Tuesday, 23 July 2013

Algorithms 101

Bright North have started to run sessions on Fridays, the idea behind which is for the team to learn more about what people in other roles are doing. In that context, I gave a brief presentation about algorithms which gave enough information for people to better understand what data scientists are talking about when they are discussing algorithms!

To do so, I decided to explain how decision trees are built and used to make predictions. Decision trees are a good family of algorithms to use to illustrate some general principals because:

  • They are widely used
  • They are based on simple principles
  • And they yield easy to interpret results

The first concept discussed was the difference between regression and classification:

  • In regression, we are trying to predict a numerical value (eg. income)
  • In classification, we are trying to predict to which class an observation belongs (eg. spam/mail)

Decision trees can be used for both regression and classification!

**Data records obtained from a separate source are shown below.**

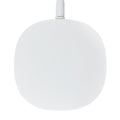 Lampa Acvariu, Chihiros Magnetic light (700 lm)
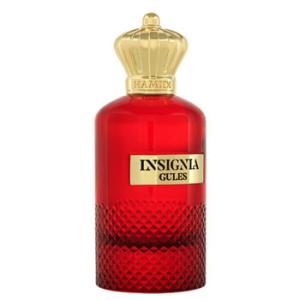 Insignia Gules EDP Spray 3.6 oz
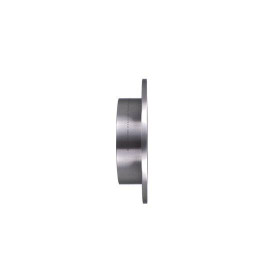 BOSCH Brzdový kotouč plný Ø262mm 0 986 479 A39_thumb4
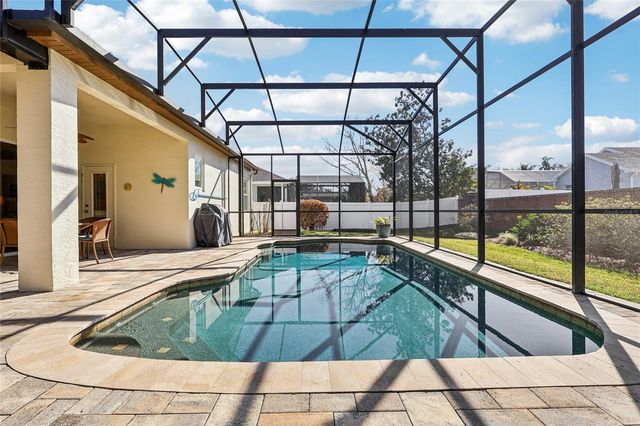 660 CHESTER PINES COURT, Ocoee, FL 34761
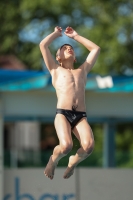 Thumbnail - Norway - Plongeon - 2022 - International Diving Meet Graz - Participants 03056_19273.jpg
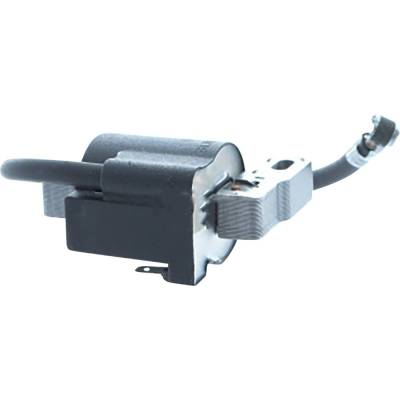 Rareelectrical - New Ignition Coil Compatible With John Deere Jonsered 96172001700 Js25 By Part Numbers 440-467 - Image 1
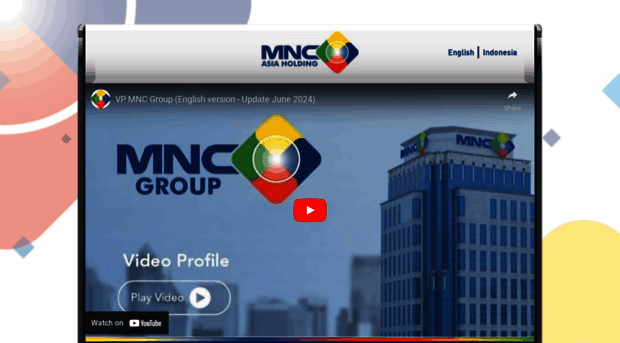 mncgroup-vp.com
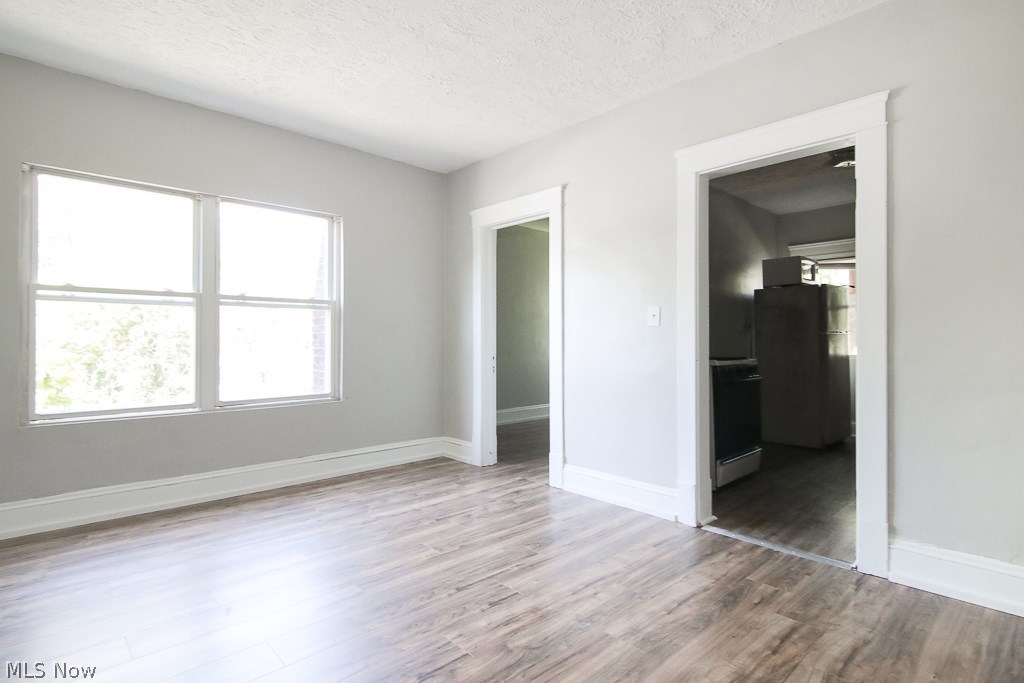 Hoyt - Residential Income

We then discussed the need for a training dataset and a test dataset:

  • The training dataset contains data for all the observed variables including the one we want to predict. We will need it so that our algorithm can “learn” how to make predictions
  • The test dataset also contains data for all the variables, but we hide the data for the variable we want to predict. We will use it to assess how good a job our prediction algorithm is doing

Based on those first elements, we then went to the main topic: how to build a decision tree (induction or learning). This is where we use the training dataset and apply the chosen algorithm to build a model, which we will then use to make predictions. To keep things as simple as possible, we only introduced the main ideas of a generic tree induction algorithm:

  • Starting from a top node, we look for all the possible variables and all the possible split points
  • We estimate the quality of those splits (misclassification error, purity – entropy or Gini)
  • We go for the best possible split and then repeat the operations by adding a new level to the tree

The last point discussed was how to decide when to stop growing a tree and why it is important not to “learn” too much about the training set. This allowed us to briefly discuss the concept of overfitting. The idea is to allow the build of a generic enough model so that it can do a good prediction job on unseen data (that is where we would use our test set!).

We finished by a quick live demo in R using CART to further highlight some of the points discussed above.
Iris Species Classification

Lot of concepts were introduced in half an hour! But in all, the initial objective was met; Bright Sparks not working in the data team will now have an idea of what we are talking about when we discuss “training set”, “learning” or “overfitting”!